Ona dönüp bir bakış attım ama bu sefer tutamadım kendimi ve gülmeye başladım. Zeynep gülmeye başladı. Kaç saat orada kaldık hatırlayamıyorum. Ama Zeynep’i ve yedi kardeşini daha yakından tanımam için yetecek kadar çok saat kalmıştık. Onlar için de hediyeler almıştık ama o anın heyecanıyla unutmuştuk. Sonradan Kemal’in aklına geldi. Gitti getirdi hediyelerini, o kadar mutlu oldular ki…

Yavaş yavaş veda vakti geliyordu, Hafize teyzeme ve küçük kardeşlerine sımsıkı sarıldım… Zeynep’i sona bıraktım. Girebildiğin gönül memleketin demişler, burası da benim bilmem kaçıncı memleketim…Onunla da sımsıkı sarıldıktan sonra gönlüme bir memleket daha ekleyip arabaya bindim.
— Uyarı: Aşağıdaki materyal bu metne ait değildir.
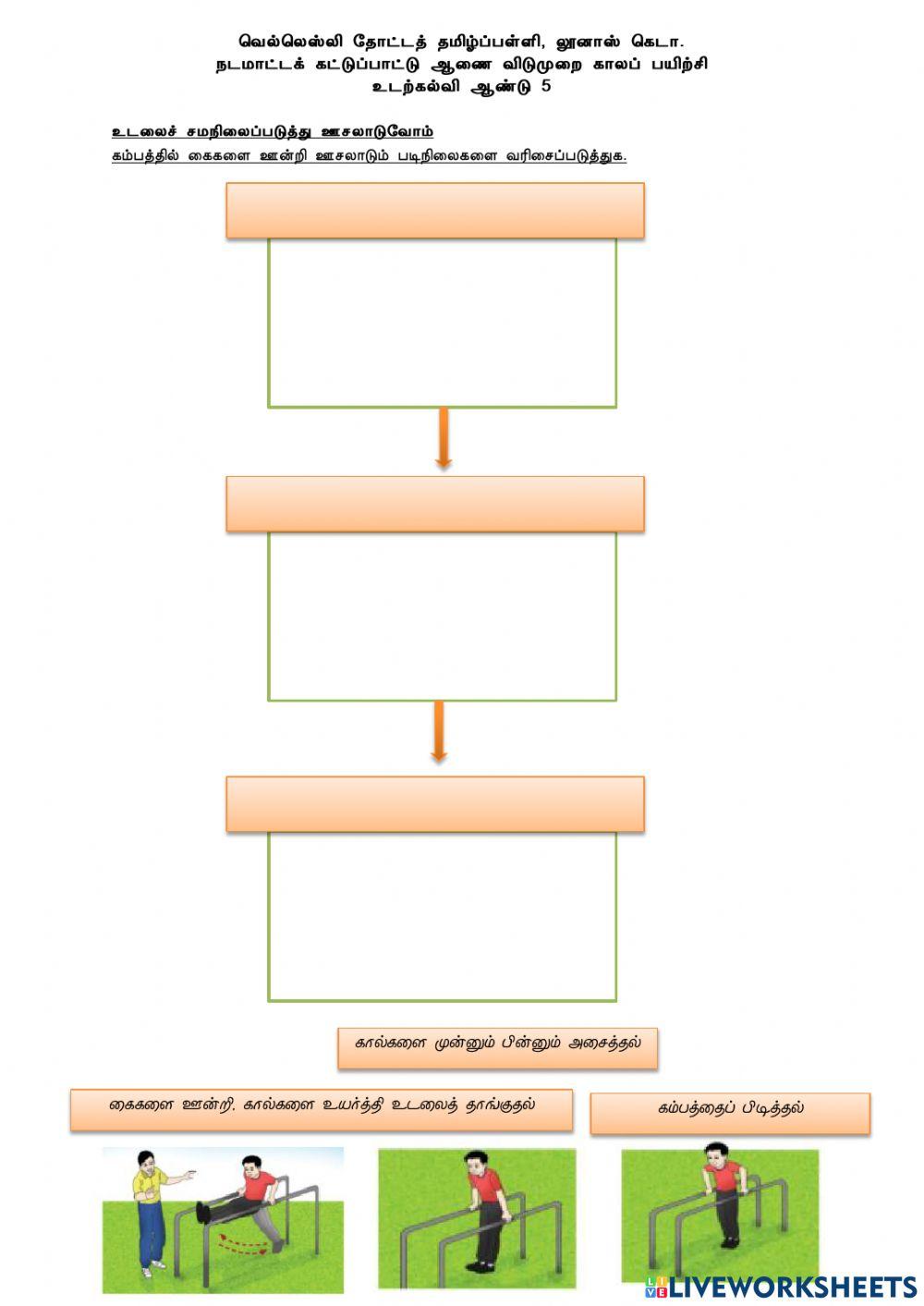 வெல்லெஸ்லி தோட்டத் தமிழ்ப்பள்ளி, லூனாஸ் கெடா.
நடமாட்டக் கட்டுப்பாட்டு ஆணை விடுமுறை காலப் பயிற்சி
உடற்கல்வி ஆண்டு 5

உடலைச் சமநிலைப்படுத்து ஊசலாடுவோம்

கம்பத்தில் கைகளை ஊன்றி ஊசலாடும் படிநிலைகளை வரிசைப்படுத்துக.

கால்களை முன்னும் பின்னும் அசைத்தல்

கைகளை ஊன்றி, கால்களை உயர்த்தி உடலைத் தாங்குதல்

கம்பத்தைப் பிடித்தல்

LIVEWORKSHEETS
O kadar güzeldi ki Zeynep ve kardeşleri Kemal’e dönüp;

‘‘Farkında olmadan toprağa saçılmış tohum gibiler, Zeynep’te sanki bir fidan.’’dedim.

Kemal’de ‘‘Sularsan yetişir büyür ağaç olur, sulamazsan kurur, çürür, toprağa karışır yok olur bu güzelim fidanlar. ’’dedi. O sırada göz göze geldik ve bir söz daha vermiştik, içimizden.